‘People are desperate for live music’: The CEO of Fender on playing guitar and bagging his dream job
Former heavy metal axeman Andy Mooney made waves at Disney before jumping into the hot seat at Fender. He talks to Andy Martin about learning to play online, Snow White and making room for all his Telecasters
Andy Mooney started playing classical guitar when he was 10 or 11. At high school in Scotland his dream was to be a rock star. Now, after fifty years of playing the guitar, he’s the CEO of Fender, who produce the legendary Stratocaster and Telecaster.
He was born in Whitburn, a small town between Glasgow and Edinburgh, and his father was a miner who played the piano. “Being a rebel, I picked up the guitar,” says Mooney. While still at school he started teaching guitar. “I would get teenage girls turning up with a 12-string steel guitar. I couldn’t even tune it let alone play it.” Now he recommends to raw beginners that they should start with the ukelele, progress from there to the six-string acoustic guitar, and only then have a shot at the steel-string electric guitar.

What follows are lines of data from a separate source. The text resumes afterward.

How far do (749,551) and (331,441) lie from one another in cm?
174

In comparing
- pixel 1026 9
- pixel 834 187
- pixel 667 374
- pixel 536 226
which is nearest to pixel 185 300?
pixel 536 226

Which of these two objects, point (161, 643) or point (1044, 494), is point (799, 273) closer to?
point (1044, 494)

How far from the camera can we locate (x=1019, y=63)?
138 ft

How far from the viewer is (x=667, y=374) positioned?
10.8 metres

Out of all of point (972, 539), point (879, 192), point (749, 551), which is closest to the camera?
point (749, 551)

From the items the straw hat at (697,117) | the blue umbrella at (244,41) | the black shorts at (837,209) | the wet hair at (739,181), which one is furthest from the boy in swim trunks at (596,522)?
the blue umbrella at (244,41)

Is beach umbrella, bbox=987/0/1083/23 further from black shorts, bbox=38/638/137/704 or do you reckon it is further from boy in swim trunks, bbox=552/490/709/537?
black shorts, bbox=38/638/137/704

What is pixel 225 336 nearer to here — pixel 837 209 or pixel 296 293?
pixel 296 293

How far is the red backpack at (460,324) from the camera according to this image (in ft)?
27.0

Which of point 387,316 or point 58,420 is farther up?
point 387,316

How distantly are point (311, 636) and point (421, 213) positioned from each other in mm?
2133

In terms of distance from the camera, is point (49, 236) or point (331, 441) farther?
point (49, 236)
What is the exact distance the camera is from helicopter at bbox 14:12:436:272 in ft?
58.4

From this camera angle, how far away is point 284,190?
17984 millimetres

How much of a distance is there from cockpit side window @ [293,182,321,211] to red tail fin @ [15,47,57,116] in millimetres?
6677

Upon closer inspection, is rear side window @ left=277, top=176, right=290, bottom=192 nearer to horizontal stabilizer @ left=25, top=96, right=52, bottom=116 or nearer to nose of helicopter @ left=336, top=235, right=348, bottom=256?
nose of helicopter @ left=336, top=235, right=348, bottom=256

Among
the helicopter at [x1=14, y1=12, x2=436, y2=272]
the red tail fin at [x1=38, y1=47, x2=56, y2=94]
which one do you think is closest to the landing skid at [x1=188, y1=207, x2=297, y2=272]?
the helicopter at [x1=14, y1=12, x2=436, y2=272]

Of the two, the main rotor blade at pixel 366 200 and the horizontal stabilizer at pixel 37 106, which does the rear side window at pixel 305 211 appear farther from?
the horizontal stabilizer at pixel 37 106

According to a recent survey commissioned by Fender, as many as 90 per cent of novice guitarists give up the instrument in their first year. Which is why Mooney has made it easier – with Fender Play, the online guitar tutorial system, now in its third year, with a base of 930,000 users, about a fifth of them in the UK. I wish I’d had this when I was learning (and failing) many moons ago. “When I was teaching guitar and somebody didn’t turn up,” says Mooney, “I had no idea what had happened to them. Now we have the data.”